Data Cleaning: Inspecting and Wrangling the FIFA 21 Data Using PowerQuery

02Mar
Data Science Promise Chinonso

Data Cleaning: Inspecting and Wrangling the FIFA 21 Data Using PowerQuery

 

source: https://www.spaziogames.it/fifa-21-copertina-ufficiale/

Background
I organized a #datacleaningchallenge in the data-tech space alongside a fellow Data enthusiast in a bid to create an enabling environment to allow beginners, intermediates, and pro data analysts to flex their data cleaning skills. As the organizer, I was not left behind as I also joined the other participants to transform the dataset provided for the challenge using Microsoft’s PowerQuery editor.

As you already know, data cleaning is one of the core stages every data must go through before analysis. It ensures that the insights generated are accurate and not influenced by any inconsistencies, errors or dirtiness tied to the data.
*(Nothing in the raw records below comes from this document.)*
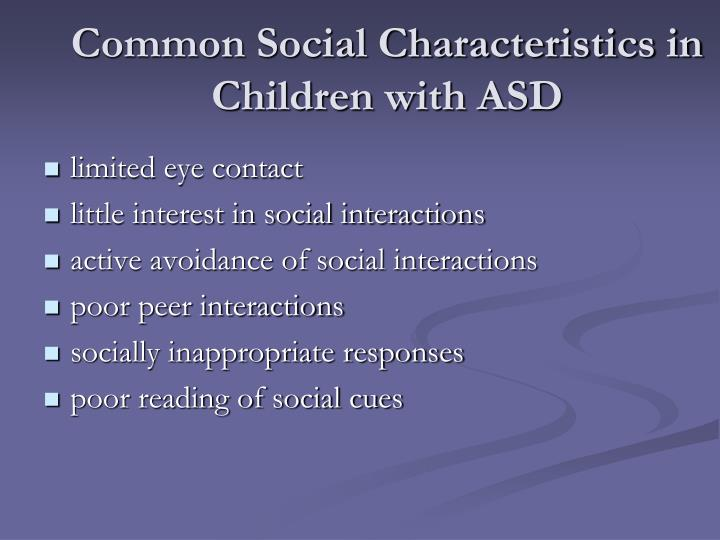 Common Social Characteristics in Children with ASD
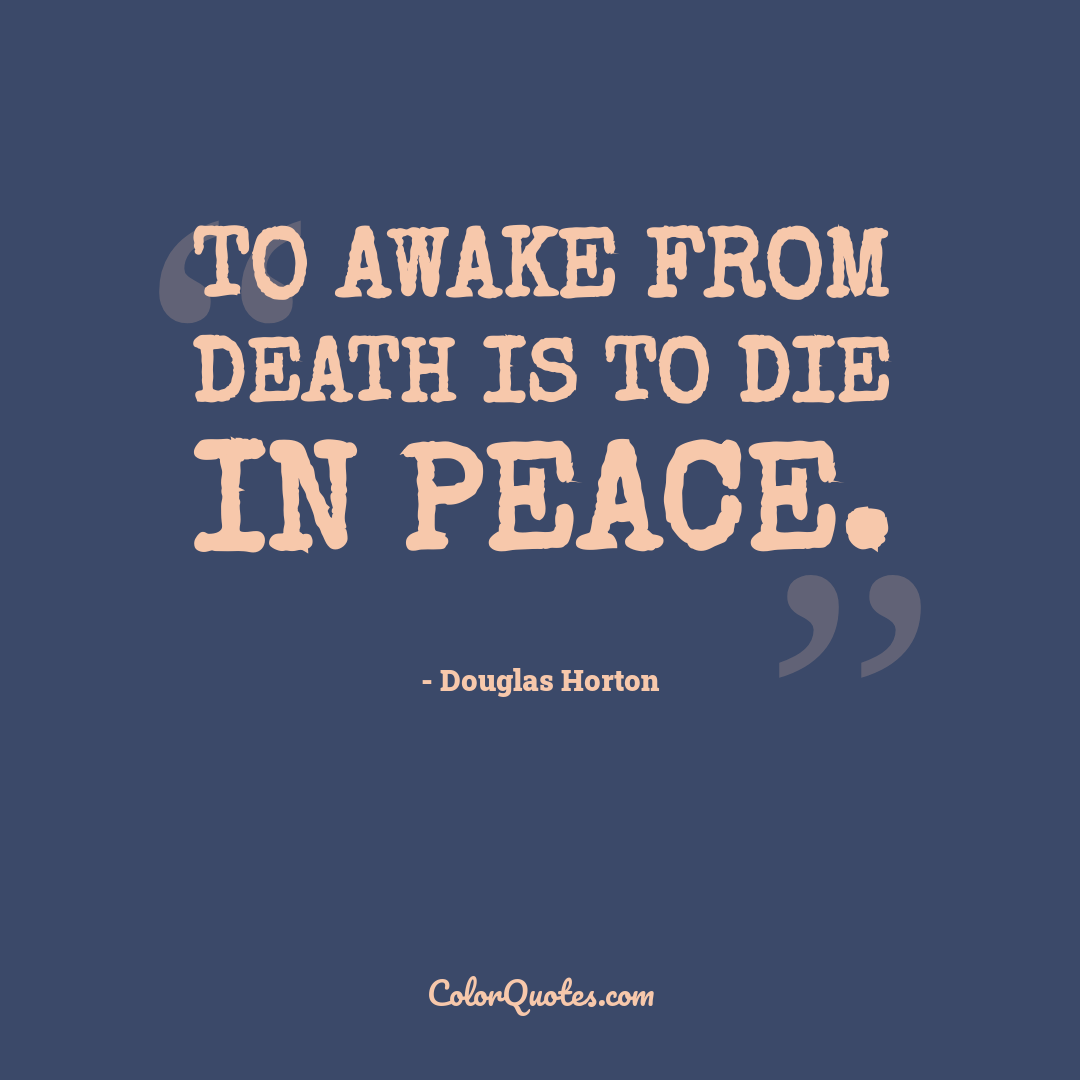 To awake from death is to die in peace.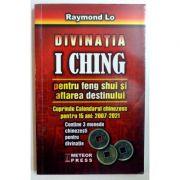 Divinatia I Ching pentru Feng Shui si aflarea destinului - Raymond Lo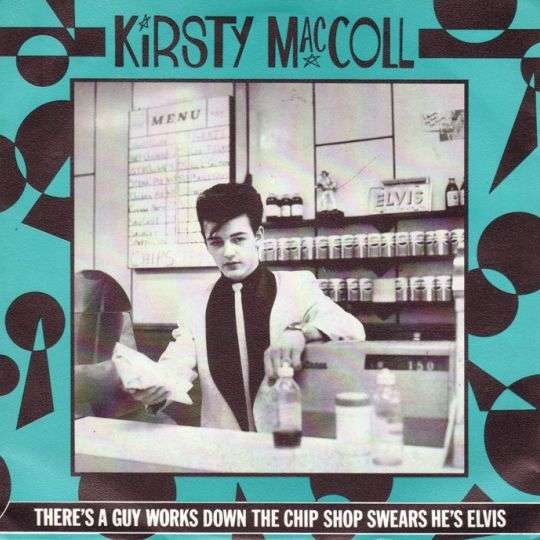 Coverafbeelding Kirsty MacColl - There's A Guy Works Down The Chip Shop Swears He's Elvis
The specific objectives of the data cleaning process
Before accessing the data for cleaning, I wrote down 2 objectives that should be met after the data cleaning is completed 
• Ensure that all the columns have the correct data type
• Numerical columns should be in a format suitable for further calculations and analysis

Meeting these two objectives requires that a good number of factors be checkmated, some of which are; the presence of null entries, empty rows, special characters, irregularities, inconsistent naming conventions etc. 
About the dataset
The dataset used for this challenge is the FIFA 21 data. It was sourced from Kaggle and can be accessed here. The dataset was obtained in its raw state after web scrapping from sofifa.com. It contains the details of football players alongside their performance, updated up till 2021. It is worth noting that there are 18979 rows and 77 columns present in the FIFA 21 data.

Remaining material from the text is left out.